# [YOUR ASSIGNMENT]
Every line below needs to be printed again exactly, without any of its pictures.

Captioned web image data:
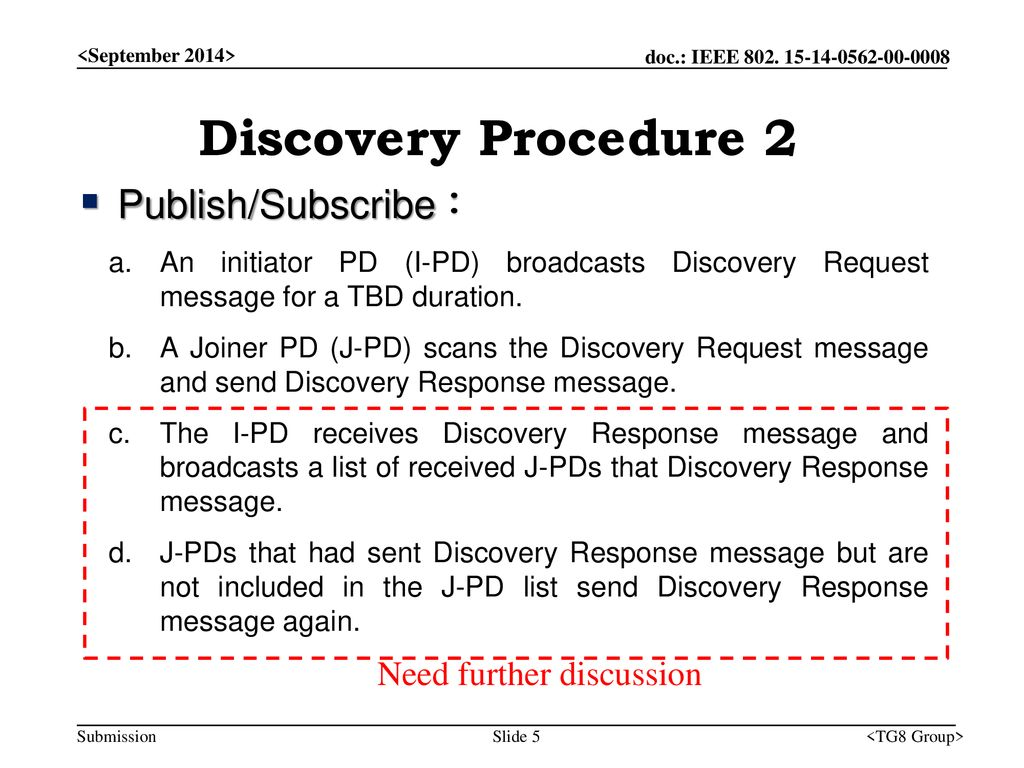 Discovery Procedure 2 Publish/Subscribe : Need further discussion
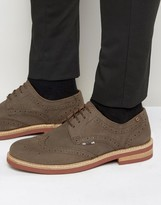 Jack & Jones Smart Brogue Shoes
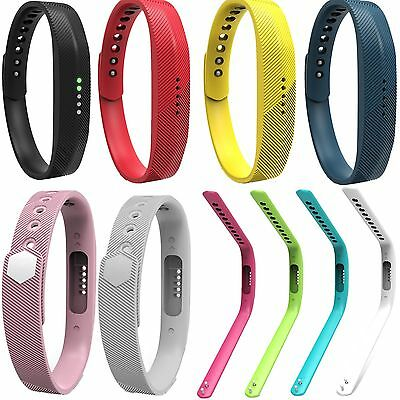 Sports Silicone Wrist Strap For Fitbit Flex 2 Fitness Activity Tracker S Size BD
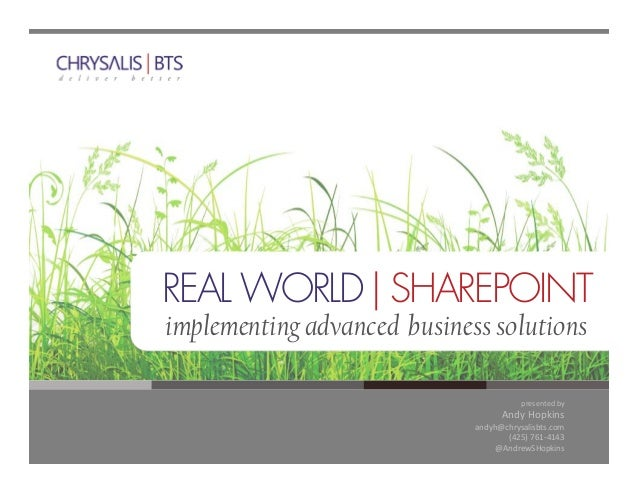 Real World SharePoint - Custom Applications with SharePoint Search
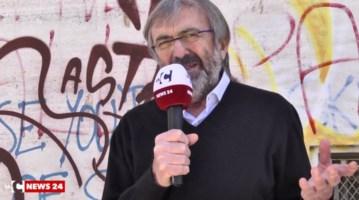 L'ex commissario straordinario dell'Asp di Cosenza Giuseppe Zuccatelli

# [RESULT BELOW]
 Discovery Procedure 2 Publish/Subscribe : Need further discussion
 Jack & Jones Smart Brogue Shoes
 Sports Silicone Wrist Strap For Fitbit Flex 2 Fitness Activity Tracker S Size BD
 Real World SharePoint - Custom Applications with SharePoint Search
 L'ex commissario straordinario dell'Asp di Cosenza Giuseppe Zuccatelli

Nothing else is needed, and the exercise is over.